The world has never seen a man quite like Noel Coward. As a writer he could knock off a hit show in a matter of days, as an actor his career spanned five decades and as a cabaret performer he won the hearts of a whole new generation. He was, undoubtedly, a star.
Born in Teddington, England in 1899 to Violet and Arthur Coward, Noel came into this world determined to make his mark. Encouraged by an ambitious mother he wasted no time in starting what would be a long and varied career. By the age of twelve he had made his first professional appearance on the stage and couple of years later he had his first encounter with the irrepressible Gertrude Lawrence when they appeared together in the play Hannele. The stage – as they say – was set.
In 1924 Coward starred in the first production of his play The Vortex. The young Coward could have had little idea how dramatically this event would change his life. The play dealt with the scandalous issue of drug abuse and caused the Lord Chamberlain to declare one particular scene as revolting in the last degree. It created an enormous stir on the London theatre scene and literally catapulted its writer and star into the public eye.
By the time he was in his mid-thirties Coward had written over fifteen plays including Hay Fever, Private Lives and Cavalcade. Despite his comparative youth the first of many Coward biographies had already been written. In 1930 Coward starred with Gertrude Lawrence in Private Lives and captured the glamorous image of his generation. With the outbreak of the Second World War the ‘balconies and cocktails’ image fell out of fashion and by the 1950s Coward had turned to the world of cabaret to earn his living.
This shift in his career was kick-started by his cabaret show at The Desert Inn in Las Vegas. The Vegas show was given a particularly special boost by Frank Sinatra. Sinatra travelled from Hollywood to see the show, and then went on to announce on national radio, “If you want to hear how songs should be sung, get the hell over to The Desert Inn!”. Four weeks later Coward left The Desert Inn a star reborn.
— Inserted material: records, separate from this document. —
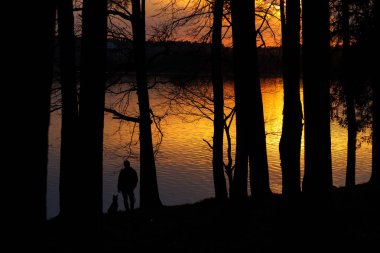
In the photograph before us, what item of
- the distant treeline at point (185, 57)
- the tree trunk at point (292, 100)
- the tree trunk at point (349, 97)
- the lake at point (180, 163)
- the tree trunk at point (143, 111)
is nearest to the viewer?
the tree trunk at point (292, 100)

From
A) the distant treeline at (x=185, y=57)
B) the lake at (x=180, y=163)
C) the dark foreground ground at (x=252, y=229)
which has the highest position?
the distant treeline at (x=185, y=57)

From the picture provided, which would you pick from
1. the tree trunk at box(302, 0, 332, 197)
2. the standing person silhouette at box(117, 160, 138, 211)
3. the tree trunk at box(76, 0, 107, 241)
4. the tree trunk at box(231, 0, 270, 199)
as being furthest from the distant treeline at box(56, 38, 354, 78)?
the tree trunk at box(76, 0, 107, 241)

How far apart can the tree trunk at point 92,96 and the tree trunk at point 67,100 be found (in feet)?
12.0

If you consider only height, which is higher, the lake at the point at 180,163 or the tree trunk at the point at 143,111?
the tree trunk at the point at 143,111

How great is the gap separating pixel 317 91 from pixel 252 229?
12.0 feet

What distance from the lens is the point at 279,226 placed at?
949 centimetres

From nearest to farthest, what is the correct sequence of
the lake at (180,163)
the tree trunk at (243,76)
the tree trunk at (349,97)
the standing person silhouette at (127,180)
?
1. the tree trunk at (243,76)
2. the standing person silhouette at (127,180)
3. the tree trunk at (349,97)
4. the lake at (180,163)

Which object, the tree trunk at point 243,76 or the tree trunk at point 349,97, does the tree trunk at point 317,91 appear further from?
the tree trunk at point 349,97

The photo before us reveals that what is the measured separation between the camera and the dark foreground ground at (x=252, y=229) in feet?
24.5

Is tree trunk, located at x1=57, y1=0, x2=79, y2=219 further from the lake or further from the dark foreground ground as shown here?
the lake

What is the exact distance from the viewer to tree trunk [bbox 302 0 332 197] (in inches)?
279

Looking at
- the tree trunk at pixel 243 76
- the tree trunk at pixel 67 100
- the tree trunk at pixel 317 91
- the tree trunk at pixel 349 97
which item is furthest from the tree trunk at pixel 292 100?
the tree trunk at pixel 349 97

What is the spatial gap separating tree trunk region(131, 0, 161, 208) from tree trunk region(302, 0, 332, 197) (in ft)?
28.6

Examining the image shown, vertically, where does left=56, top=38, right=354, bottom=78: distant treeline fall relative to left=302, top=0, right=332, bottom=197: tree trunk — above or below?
above
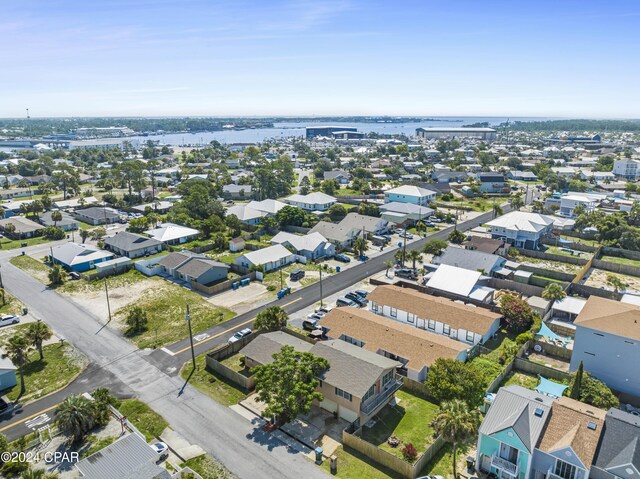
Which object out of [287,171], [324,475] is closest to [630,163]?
[287,171]

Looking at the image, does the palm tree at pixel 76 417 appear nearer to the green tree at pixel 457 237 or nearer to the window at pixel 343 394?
the window at pixel 343 394

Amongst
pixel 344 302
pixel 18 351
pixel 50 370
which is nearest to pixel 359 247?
pixel 344 302

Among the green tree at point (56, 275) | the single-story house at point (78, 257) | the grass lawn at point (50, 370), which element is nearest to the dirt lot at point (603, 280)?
the grass lawn at point (50, 370)

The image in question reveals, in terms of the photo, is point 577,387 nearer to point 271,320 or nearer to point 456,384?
point 456,384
As an added bonus he had a classic live-recorded album of the show which, forty-five years later, has yet to go out of print.
Of course Coward is as much remembered now for his films as for his live performances. His 1942 film In Which We Serve brought Coward an Oscar nomination for Best Writer and was ranked in the top 100 British Films ever in a recent BFI poll. As a writer he went on to produce such classics as Brief Encounter, but his career as a film actor is perhaps more notorious for it’s ‘might-have-beens’.
When approached to play the King in The King & I he politely declined and pointed Rogers and Hammerstein in the direction of a little-known young actor called Yul Brynner; when offered Professor Higgins in My Fair Lady he said no, and the part was then immortalised by Rex Harrison; he was asked to take the role of Colonel Nicholson in The Bridge on the River Kwai but turned it down – Alec Guinness later won an Oscar in the role, and finally Harry Lime in The Third Man was refused by Coward before being snapped up by the young Orson Welles.
Despite the inevitable ups and downs of such a lengthy and diverse career, Coward finally received the recognition he truly deserved in 1970 when he received a knighthood. His failing health was evident at the ceremony and three years later he died at home in his beloved Jamaica.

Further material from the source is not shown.